A Legally Blonde sequel (called Red, White & Blonde) was released in 2003, and it ended with Woods setting her sights on the White House, and i’m looking forward in seeing what she will be doing there, if the screenwriters decide to put her in the Oval Office of course. There are no official details about the plot of Legally Blonde 3, but according to Deadline, Kirsten “Kiwi” Smith and Karen McCullah are being lined up to write the new script, and producer Marc Platt is said to be on board. There is also no word on the possible director for the third movie, and the release date.

But while we wait for the third Legally Blonde movie to come out, let’s look back at some of the fun yet useless facts about the original 2001 movie.

As agreed in her contract, Reese Witherspoon kept all of her costumes after filming.

Reese Witherspoon’s character wears 40 different hairstyles throughout the film.

During the opening credits, a group of (mostly) guys is seen wrestling on a lawn in front of a fraternity house. These folks are actual Caltech students, and were a last-second addition to this scene: they showed up on the set (the row of fraternity and sorority houses featured are administrative buildings on the edge of Caltech’s campus) unannounced and were invited to join in the filming.

When Elle is studying for the LSAT with her sorority sister, Amy, Amy is reading off answer choices for a LSAT question. This is an actual LSAT question, which is part of the analytical reasoning section, taken from actual LSAT #31, June 2000.

Reese Witherspoon and Selma Blair previously appeared together in Cruel Intentions (1999).

Elle Woods says she grew up in Bel Air across the street from Aaron Spelling, Tori Spelling was considered for the role of Elle.

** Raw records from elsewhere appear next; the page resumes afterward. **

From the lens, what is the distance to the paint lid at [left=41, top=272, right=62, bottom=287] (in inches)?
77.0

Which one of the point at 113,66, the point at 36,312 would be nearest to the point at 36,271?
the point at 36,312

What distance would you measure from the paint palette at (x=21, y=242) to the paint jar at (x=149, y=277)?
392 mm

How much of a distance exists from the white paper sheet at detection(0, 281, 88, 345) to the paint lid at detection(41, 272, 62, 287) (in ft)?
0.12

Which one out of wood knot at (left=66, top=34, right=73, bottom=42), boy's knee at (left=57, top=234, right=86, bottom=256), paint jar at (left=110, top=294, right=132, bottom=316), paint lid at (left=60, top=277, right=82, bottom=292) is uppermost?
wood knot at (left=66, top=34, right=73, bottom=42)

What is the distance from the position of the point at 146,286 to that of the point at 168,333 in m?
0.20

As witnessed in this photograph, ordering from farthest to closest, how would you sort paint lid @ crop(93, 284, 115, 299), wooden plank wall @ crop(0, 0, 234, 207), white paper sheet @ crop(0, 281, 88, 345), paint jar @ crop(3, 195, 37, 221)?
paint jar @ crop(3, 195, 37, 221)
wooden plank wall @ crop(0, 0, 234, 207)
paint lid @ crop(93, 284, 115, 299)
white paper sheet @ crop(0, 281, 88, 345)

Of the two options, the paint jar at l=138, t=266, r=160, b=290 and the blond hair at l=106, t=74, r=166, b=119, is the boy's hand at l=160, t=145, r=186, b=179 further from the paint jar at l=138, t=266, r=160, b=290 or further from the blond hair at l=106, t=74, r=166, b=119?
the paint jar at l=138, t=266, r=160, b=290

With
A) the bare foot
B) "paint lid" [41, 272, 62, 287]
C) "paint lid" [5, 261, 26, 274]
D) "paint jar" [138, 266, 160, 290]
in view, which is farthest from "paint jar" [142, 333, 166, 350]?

Ariel photography of Harvard College and surrounding streets of Cambridge, MA, were edited into exterior shots taken of similar types locations in California. Great attention was paid to the backgrounds of these exterior shots to create the different seasons, including painting leaves Fall colors, and having people positioned in trees, dropping the painted leaves behind the actors in their scenes.

Chloë Sevigny turned down the role of Vivian.

More than 30 scarves are used as accessories throughout the film by Elle.